Comment s’assurer de transférer une entreprise en bonne santé?

Publié le 27/03/2014 à 06:00

Comment s’assurer de transférer une entreprise en bonne santé?

Publié le 27/03/2014 à 06:00

Par Claudine Hébert

Il n’y a pas que le releveur qui souhaite que son entreprise reflète sa réelle valeur marchande. « Les professionnels qui collaborent avec le ou les releveurs poursuivent le même objectif », dit Suzanne Landry, professeure de fiscalité à HEC Montréal.

« Par conséquent, il faut savoir embellir la “mariée” », recommande Richard Quinn, directeur principal Transfert d’entreprise chez Desjardins. Et ce processus d’embellissement, soulève cet expert en relève, peut nécessiter jusqu’à 4, voire 5 années avant le transfert.

« Il faut que l’entrepreneur élimine tous les actifs excédentaires non liés à l’exploitation de son entreprise pour améliorer ses bénéfices avant la vente », précise M. Quinn. Il peut s’agir d’une voiture ou encore de biens immobiliers.

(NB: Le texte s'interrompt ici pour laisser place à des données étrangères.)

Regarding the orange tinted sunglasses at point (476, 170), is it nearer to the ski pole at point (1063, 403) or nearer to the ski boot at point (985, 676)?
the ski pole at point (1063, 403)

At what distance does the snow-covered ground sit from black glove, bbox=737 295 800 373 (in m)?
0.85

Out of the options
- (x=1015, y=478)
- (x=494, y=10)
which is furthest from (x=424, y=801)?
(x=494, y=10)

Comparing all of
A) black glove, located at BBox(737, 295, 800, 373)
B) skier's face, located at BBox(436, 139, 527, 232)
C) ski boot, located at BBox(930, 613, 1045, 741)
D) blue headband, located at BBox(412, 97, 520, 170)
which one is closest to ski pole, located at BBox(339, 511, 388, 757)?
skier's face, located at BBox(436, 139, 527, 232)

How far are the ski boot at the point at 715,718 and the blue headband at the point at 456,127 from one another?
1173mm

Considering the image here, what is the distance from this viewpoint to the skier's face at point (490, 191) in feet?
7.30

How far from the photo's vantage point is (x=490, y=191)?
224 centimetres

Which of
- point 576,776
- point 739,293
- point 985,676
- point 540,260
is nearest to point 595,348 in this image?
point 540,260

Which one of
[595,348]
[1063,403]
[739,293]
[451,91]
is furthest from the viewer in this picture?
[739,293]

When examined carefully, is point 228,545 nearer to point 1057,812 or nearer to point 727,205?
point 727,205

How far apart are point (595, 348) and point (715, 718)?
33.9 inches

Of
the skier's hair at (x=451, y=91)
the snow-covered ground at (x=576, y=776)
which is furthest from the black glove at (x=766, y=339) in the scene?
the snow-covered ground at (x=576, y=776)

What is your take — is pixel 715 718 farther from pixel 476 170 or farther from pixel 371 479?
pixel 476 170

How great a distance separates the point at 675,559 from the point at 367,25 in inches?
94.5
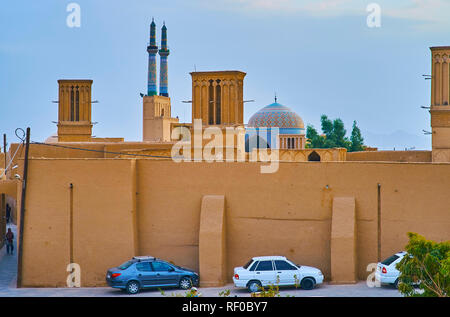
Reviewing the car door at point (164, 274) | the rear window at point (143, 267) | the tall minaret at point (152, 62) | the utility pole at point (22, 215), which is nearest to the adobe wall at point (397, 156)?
the car door at point (164, 274)

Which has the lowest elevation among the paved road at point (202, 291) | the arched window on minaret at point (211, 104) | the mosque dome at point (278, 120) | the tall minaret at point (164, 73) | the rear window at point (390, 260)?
the paved road at point (202, 291)

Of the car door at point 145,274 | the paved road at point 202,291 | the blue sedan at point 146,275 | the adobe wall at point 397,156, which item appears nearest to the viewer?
the paved road at point 202,291

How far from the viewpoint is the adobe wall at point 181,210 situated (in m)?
18.1

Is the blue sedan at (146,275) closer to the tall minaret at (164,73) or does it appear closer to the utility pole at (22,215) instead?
the utility pole at (22,215)

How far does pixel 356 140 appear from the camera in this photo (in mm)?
63938

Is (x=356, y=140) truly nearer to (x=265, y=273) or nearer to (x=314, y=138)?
(x=314, y=138)

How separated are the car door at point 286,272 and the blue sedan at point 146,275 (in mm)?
2108

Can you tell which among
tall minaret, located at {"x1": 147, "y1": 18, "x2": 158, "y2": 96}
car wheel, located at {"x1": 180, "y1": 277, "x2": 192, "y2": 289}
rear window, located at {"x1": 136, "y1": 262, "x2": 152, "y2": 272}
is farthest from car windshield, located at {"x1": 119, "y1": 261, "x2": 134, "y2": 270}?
tall minaret, located at {"x1": 147, "y1": 18, "x2": 158, "y2": 96}

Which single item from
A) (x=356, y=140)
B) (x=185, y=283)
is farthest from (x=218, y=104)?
(x=356, y=140)

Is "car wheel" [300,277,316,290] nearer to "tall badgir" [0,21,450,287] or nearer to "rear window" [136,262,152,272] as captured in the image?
"tall badgir" [0,21,450,287]

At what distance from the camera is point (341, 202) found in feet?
59.1

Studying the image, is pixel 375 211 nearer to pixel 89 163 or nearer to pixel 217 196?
pixel 217 196
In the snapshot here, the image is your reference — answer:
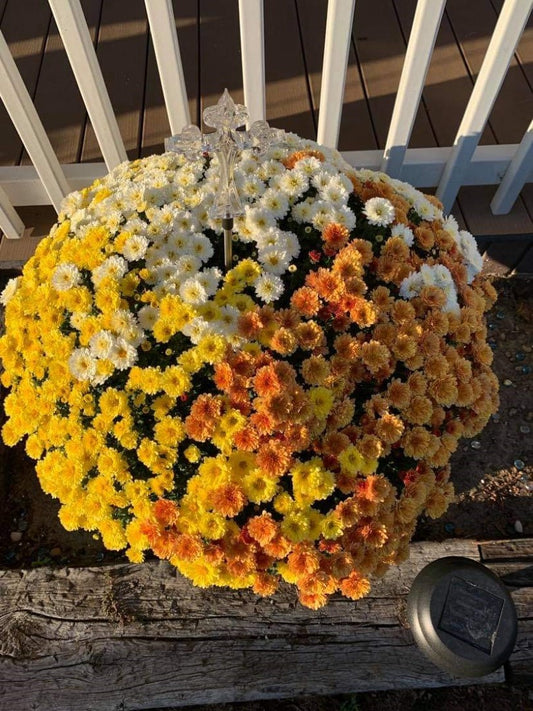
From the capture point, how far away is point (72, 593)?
1824 mm

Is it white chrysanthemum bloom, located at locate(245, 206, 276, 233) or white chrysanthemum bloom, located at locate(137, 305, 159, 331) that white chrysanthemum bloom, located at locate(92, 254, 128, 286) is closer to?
white chrysanthemum bloom, located at locate(137, 305, 159, 331)

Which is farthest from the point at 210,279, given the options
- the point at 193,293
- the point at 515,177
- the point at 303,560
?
the point at 515,177

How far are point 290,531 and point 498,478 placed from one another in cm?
134

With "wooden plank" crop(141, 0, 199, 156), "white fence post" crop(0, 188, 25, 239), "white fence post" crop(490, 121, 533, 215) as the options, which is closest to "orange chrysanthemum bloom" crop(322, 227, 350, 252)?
"white fence post" crop(490, 121, 533, 215)

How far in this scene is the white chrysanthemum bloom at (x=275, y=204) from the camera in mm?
1616

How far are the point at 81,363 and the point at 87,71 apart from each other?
1217 mm

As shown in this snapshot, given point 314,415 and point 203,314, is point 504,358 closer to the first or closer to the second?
point 314,415

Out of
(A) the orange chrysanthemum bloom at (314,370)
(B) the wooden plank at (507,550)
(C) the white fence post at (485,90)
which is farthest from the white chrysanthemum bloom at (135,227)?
(B) the wooden plank at (507,550)

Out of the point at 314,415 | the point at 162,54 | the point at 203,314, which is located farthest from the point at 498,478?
the point at 162,54

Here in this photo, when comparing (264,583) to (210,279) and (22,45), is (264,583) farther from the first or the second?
(22,45)

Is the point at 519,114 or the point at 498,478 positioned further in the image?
the point at 519,114

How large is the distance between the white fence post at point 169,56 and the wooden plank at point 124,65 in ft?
1.90

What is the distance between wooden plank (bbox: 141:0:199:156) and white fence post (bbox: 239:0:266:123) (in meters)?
0.72

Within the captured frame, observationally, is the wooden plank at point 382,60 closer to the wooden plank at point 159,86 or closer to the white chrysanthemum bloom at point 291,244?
the wooden plank at point 159,86
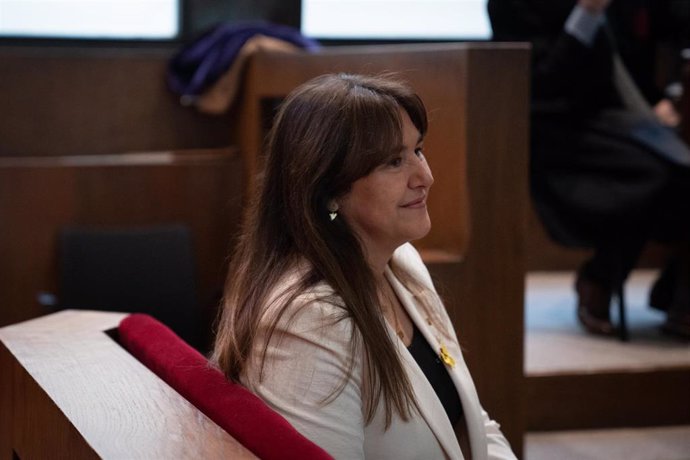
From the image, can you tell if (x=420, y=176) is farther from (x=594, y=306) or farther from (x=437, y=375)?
(x=594, y=306)

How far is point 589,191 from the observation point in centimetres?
362

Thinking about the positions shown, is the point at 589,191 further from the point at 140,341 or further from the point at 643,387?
the point at 140,341

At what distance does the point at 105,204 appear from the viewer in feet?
13.2

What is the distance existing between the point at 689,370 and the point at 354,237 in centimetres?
201

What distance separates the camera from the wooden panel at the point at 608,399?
11.1 feet

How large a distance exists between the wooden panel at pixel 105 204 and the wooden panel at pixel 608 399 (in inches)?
49.5

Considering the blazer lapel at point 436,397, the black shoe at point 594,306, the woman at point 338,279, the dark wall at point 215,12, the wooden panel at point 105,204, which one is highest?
the dark wall at point 215,12

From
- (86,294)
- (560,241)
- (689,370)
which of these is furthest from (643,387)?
(86,294)

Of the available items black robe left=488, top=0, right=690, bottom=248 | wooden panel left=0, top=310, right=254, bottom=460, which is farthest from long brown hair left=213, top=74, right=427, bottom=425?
black robe left=488, top=0, right=690, bottom=248

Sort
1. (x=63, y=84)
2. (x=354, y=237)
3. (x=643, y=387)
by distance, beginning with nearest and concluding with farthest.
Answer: (x=354, y=237) → (x=643, y=387) → (x=63, y=84)

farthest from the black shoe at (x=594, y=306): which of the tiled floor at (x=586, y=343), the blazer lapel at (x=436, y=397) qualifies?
the blazer lapel at (x=436, y=397)

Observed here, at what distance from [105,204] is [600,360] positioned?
1778 millimetres

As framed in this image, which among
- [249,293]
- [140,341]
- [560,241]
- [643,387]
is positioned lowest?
[643,387]

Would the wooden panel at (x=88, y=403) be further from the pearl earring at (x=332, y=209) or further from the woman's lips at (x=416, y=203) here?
the woman's lips at (x=416, y=203)
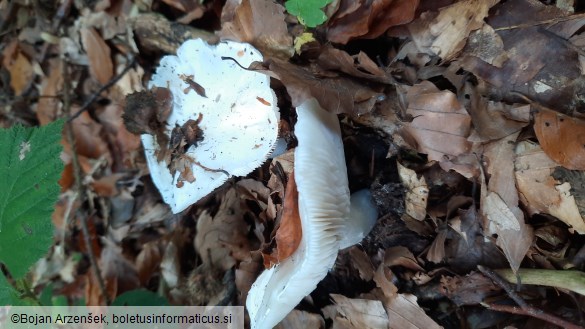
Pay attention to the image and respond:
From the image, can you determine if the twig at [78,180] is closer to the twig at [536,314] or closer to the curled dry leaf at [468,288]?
the curled dry leaf at [468,288]

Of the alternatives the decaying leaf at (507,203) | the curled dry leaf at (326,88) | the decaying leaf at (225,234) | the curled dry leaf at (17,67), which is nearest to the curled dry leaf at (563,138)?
the decaying leaf at (507,203)

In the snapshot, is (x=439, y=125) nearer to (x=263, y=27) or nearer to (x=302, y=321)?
(x=263, y=27)

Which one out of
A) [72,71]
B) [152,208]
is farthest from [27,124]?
[152,208]

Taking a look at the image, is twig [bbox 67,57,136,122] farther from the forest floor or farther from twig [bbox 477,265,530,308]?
twig [bbox 477,265,530,308]

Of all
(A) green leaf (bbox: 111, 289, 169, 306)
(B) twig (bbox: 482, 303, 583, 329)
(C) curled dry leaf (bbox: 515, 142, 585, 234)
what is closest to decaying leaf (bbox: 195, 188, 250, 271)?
(A) green leaf (bbox: 111, 289, 169, 306)

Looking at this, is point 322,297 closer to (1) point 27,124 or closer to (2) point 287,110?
(2) point 287,110
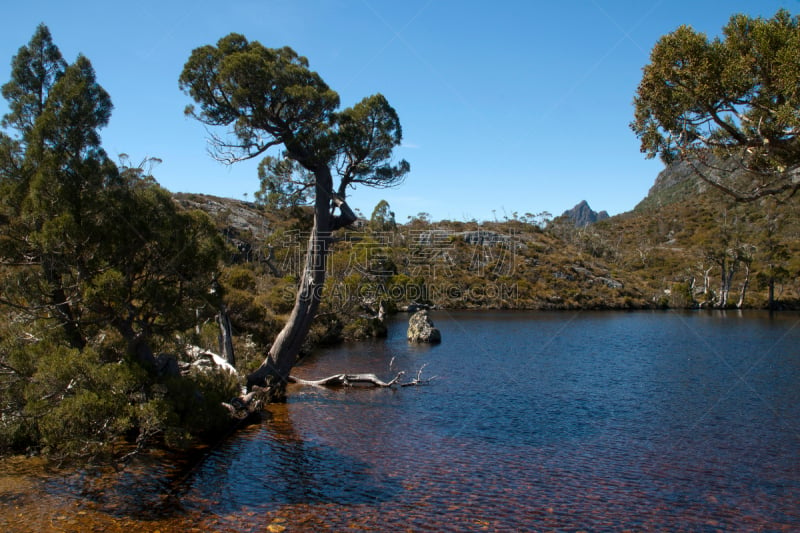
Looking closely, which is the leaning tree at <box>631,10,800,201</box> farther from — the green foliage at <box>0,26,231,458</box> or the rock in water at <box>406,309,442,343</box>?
the rock in water at <box>406,309,442,343</box>

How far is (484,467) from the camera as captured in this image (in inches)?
490

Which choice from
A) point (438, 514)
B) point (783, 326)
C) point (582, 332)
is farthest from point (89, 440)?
point (783, 326)

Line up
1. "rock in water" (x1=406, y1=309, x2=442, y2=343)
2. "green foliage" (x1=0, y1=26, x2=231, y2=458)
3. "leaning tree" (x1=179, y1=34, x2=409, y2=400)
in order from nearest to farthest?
1. "green foliage" (x1=0, y1=26, x2=231, y2=458)
2. "leaning tree" (x1=179, y1=34, x2=409, y2=400)
3. "rock in water" (x1=406, y1=309, x2=442, y2=343)

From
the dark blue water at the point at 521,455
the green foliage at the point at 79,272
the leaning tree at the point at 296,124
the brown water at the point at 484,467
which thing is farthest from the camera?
the leaning tree at the point at 296,124

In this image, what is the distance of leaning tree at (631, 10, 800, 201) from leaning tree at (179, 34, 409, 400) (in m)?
9.41

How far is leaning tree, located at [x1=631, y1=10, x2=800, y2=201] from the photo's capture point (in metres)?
9.69

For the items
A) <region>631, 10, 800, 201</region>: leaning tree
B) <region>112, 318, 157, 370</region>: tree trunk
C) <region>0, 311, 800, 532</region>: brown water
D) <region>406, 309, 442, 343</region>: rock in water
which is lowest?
<region>0, 311, 800, 532</region>: brown water

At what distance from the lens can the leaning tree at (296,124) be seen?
16.4 meters

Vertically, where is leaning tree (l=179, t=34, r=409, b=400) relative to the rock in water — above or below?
above

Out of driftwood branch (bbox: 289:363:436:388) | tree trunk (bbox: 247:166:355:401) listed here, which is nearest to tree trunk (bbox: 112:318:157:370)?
tree trunk (bbox: 247:166:355:401)

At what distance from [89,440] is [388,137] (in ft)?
44.5

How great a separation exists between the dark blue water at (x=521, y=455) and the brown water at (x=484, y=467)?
0.05 meters

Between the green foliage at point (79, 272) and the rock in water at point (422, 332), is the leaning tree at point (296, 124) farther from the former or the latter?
the rock in water at point (422, 332)

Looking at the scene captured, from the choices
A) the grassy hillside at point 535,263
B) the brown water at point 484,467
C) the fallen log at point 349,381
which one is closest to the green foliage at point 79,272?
the brown water at point 484,467
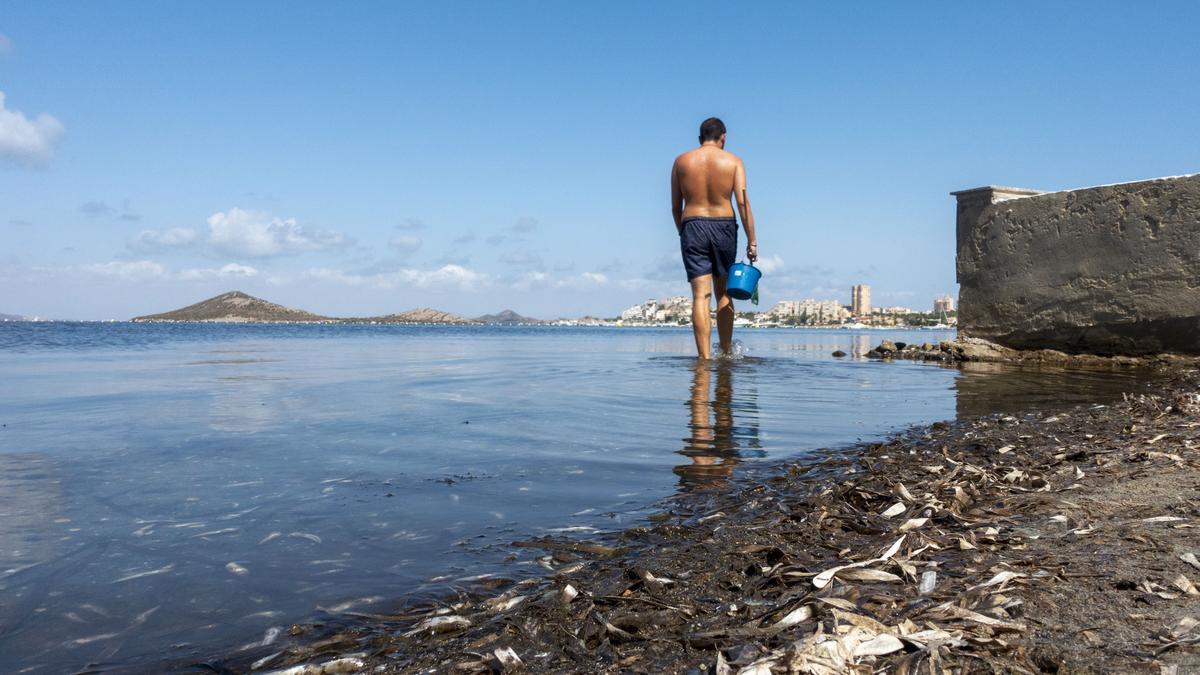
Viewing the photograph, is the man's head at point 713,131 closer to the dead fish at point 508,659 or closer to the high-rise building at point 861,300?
the dead fish at point 508,659

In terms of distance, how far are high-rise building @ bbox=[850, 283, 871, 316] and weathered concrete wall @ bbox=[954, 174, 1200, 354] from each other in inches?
3064

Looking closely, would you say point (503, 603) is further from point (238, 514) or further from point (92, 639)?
point (238, 514)

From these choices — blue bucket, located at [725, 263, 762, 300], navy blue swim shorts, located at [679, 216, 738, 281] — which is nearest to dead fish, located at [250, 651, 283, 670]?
blue bucket, located at [725, 263, 762, 300]

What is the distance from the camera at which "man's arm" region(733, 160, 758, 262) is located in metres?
9.62

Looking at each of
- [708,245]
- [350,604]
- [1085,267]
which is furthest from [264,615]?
[1085,267]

Par exemple, un condo acheté par l’entreprise.

« Tout comme pour la vente d’une résidence, l’entrepreneur doit faire du home staging », souligne Maxime Rhéaume, avocat spécialisé en droit des affaires et associé au bureau de Montréal chez Miller Thomson.

Ce grand ménage, observe-t-il, est encore plus nécessaire au sein des PME familiales, dont certaines ont tendance à avoir des habitudes qui nuisent aux profits de l’entreprise.

« L’utilisation de la carte de crédit de l’entreprise par tous les membres de la famille pour faire le plein d’essence est un exemple de dépenses qui devraient cesser au moins six, voire 18 mois avant la transaction. Idem pour les salaires versés aux enfants… qui ne travaillent pas dans l’entreprise », indique Maxime Rhéaume.

Et ce nettoyage est tout aussi valable pour un transfert d’entreprise familiale, ajoute Marcel Bergeron, associé de la firme FBL, comptables professionnels agréés. « Plus une entreprise est rentable, plus elle se finance bien », insiste-t-il.

Il remarque que des repreneurs voulant acheter une entreprise se butent régulièrement à un refus de prêt de la part des institutions financières. « Les financiers vont regarder le flux de trésorerie de l’entreprise. Si cette dernière vaut 2 M$, mais qu’elle génère à peine 100 000 $ de liquidité par année, les financiers vont juger qu’il sera quasi impossible pour le repreneur d’amortir le capital emprunté et les intérêts dans un temps raisonnable », explique M. Bergeron.